Diskussion um das Gebiet Ziegeläcker III

Bei einer Online-Veranstaltung der Gemeinde Sulzbach an der Murr wurden verschiedene Alternativen für die Anbindung des Plangebiets Ziegeläcker III vorgestellt. Weder die Lauterner noch die Bewohner der Ziegeläcker möchten zusätzlichen Verkehr.

Geprüfte Alternativen der Anbindung des geplanten Baugebiets Ziegeläcker III. Vorgesehen ist die gelb markierte Verkehrsführung. Foto: Gemeinde

© Gemeinde Sulzbach

Geprüfte Alternativen der Anbindung des geplanten Baugebiets Ziegeläcker III. Vorgesehen ist die gelb markierte Verkehrsführung. Foto: Gemeinde

Von Ute Gruber

SULZBACH AN DER MURR. In den vergangenen fast drei Jahren haben sich die Wogen um die Zufahrt zum geplanten Neubaugebiet Ziegeläcker III kaum geglättet: Nach der ersten Infoveranstaltung im Sommer 2018 waren bei der Gemeinde mehr als 250 (weitgehend identische) Stellungnahmen aus dem Neubaugebiet eingegangen sowie eine umfangreiche Unterschriftenliste aus dem benachbarten Teilort Lautern.

Während das Ausweisen der 46 bis 48 Bauplätze auf dem sonnigen Wiesenhang von den Einwänden grundsätzlich nicht in Frage gestellt wurde – wenn man einmal von dem bewirtschaftenden Landwirt absieht, der damit gut drei Hektar seiner Futterfläche verlieren wird – entzündet sich die Kritik vor allem an der Frage, auf welchem Wege die zukünftigen Nachbarn zu ihren Domizilen gelangen werden. Weder die Lauterner noch die Bewohner der Ziegeläcker wollen den zusätzlichen Verkehr haben.

Gut 60 interessierte Teilnehmer nahmen an der Veranstaltung teil.

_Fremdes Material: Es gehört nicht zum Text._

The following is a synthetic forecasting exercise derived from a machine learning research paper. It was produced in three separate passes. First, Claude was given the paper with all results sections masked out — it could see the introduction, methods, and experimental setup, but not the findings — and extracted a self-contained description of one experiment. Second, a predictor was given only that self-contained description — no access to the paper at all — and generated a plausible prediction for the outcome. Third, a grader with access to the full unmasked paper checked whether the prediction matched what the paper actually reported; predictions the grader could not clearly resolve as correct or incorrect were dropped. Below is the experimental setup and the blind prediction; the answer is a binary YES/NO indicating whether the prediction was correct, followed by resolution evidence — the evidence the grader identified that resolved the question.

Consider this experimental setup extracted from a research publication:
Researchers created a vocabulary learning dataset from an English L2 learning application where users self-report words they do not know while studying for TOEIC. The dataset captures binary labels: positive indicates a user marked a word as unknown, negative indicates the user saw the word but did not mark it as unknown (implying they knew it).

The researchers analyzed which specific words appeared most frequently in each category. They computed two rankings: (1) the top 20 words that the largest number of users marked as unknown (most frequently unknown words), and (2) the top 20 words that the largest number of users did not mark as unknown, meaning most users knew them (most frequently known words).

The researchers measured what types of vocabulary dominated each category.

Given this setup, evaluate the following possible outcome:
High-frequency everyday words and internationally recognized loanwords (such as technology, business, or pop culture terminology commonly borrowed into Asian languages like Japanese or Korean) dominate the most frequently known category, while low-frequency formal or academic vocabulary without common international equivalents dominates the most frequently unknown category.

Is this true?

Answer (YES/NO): NO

Zu den eingegangenen Kritikpunkten waren Gutachten in Auftrag gegeben worden, deren geplante öffentliche Vorstellung letztes Jahr coronabedingt nicht stattfinden konnte. Mit einer Online-Veranstaltung holte die Gemeinde dies am vergangenen Montag nach. Die erfahrene Stuttgarter Stadtentwicklungsfirma Reschl übernahm die technische Organisation sowie Moderation der Beiträge und der Diskussion. Mathias Mosses und Ralph Menz vom Ingenieurbüro LK&P in Mutlangen stellten den aktuellen Stand von Bebauungsplan und Erschließungsplanung vor, Ulrich Noßwitz von der Bernard-Gruppe, die unter anderem auf Verkehrsplanung spezialisiert ist, erläuterte die Ergebnisse des Verkehrsgutachtens. Gut 60 interessierte Teilnehmer hatten sich im Konferenzraum eingeloggt und gaben reichlich schriftliche Fragen und Kommentare ab.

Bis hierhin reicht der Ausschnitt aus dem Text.